━━━ EXTRACTED INFORMATION

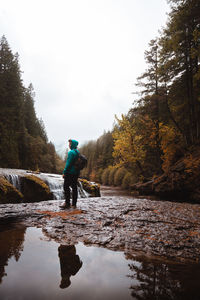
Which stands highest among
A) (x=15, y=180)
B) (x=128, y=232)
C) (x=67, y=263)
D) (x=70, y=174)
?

━━━━━━

**STATED PROBLEM**
Format every line of the records above as a Markdown table with the columns Number and Text, giving each line its own row and skipping blank lines. Leave the pictures out.

**RESPONSE TO THIS EXERCISE**
| Number | Text |
|---|---|
| 1 | Which stands highest among |
| 2 | A) (x=15, y=180) |
| 3 | B) (x=128, y=232) |
| 4 | C) (x=67, y=263) |
| 5 | D) (x=70, y=174) |
| 6 | ? |